Autophagy as a hallmark of hemophagocytic diseases (pp.45-60)
Authors: (E. Marion Schneider, Myriam Lorenz, Paul Walther)
Abstract: Background: Hemophagocytosis occurs in states of genetic and transient immune deficiencies including virus infections, toxicities, malignancies, autoimmune diseases and severe bacterial infections such as sepsis. The documentation of hemophagocytosis in blood and bone marrow smears or organ biopsies is often difficult.
Procedure: It is demonstrated that hemophagocytes can be successfully enriched from Ficoll-separated blood cells by cell culture methods. Isolates from classical hemophagocytic lymphohistiocytosis (HLH patients) and patients with sepsis were compared. High-pressure freezing techniques were applied to study morphological characteristics on the ultrastructural level, and surface markers were studied by flow cytometry.
Results: Hemophagocytosis of autologous blood cells, long-term survival, and the apparently retarded degradation of phagocytosed cells were found in both HLH and sepsis derived cultures. Macroautophagy of cytoplasm and mitochondria was prominent in early cultures and progressed during prolonged cell culture. The structure of the nuclei in both diseases was different, however, HLH hemophagocyte nuclei were polymorph in shape and highly flexible, sepsis-associated hemophagocyte nuclei were round and rigid. Phenotypically, both types of hemophagocytes expressed a similar pattern of largely immature dendritic cell markers. However, the HLH hemophagocytes more often lacked TLR3, whereas the sepsis-derived hemophagocytes were TLR3 positive.

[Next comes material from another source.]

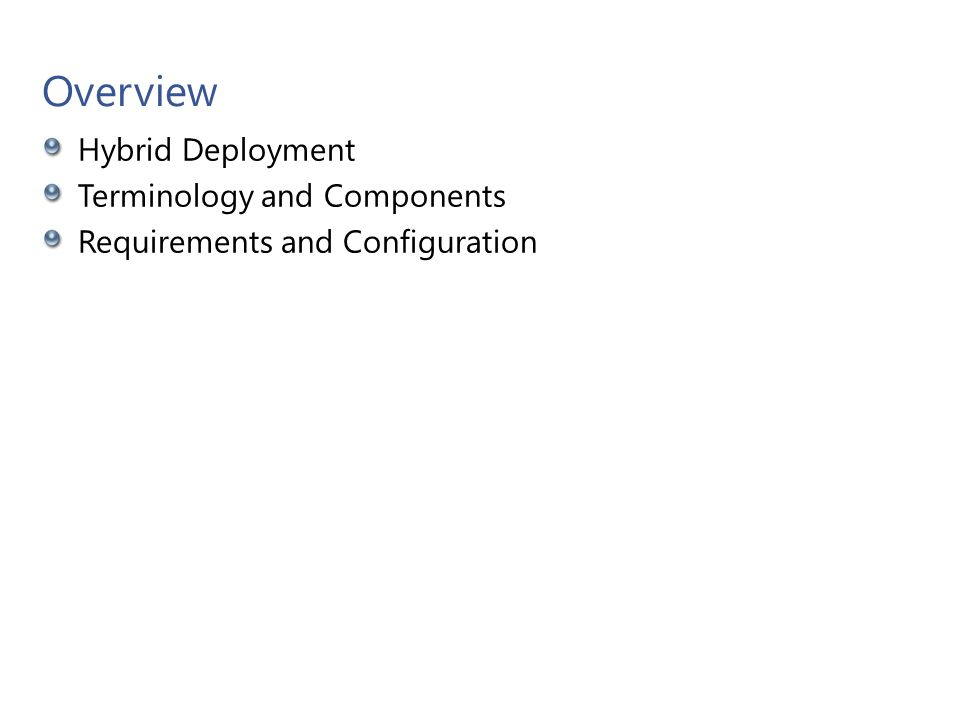 Objective Understand Hybrid deployments and scenarios Understand the planning involved Understand the steps involved for successful implementation Microsoft Confidential 5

Conclusion: Ultrastructural studies substantiate phagocytosis of autologous erythrocytes and morphologically intact leukocytes in enriched hemophagocyte cultures from patients with HLH and defined cases of sepsis-associated hemophagocytosis. Autophagy is a characteristic feature of these hemophagocytes, which may explain apoptosis resistance in vitro and in vivo.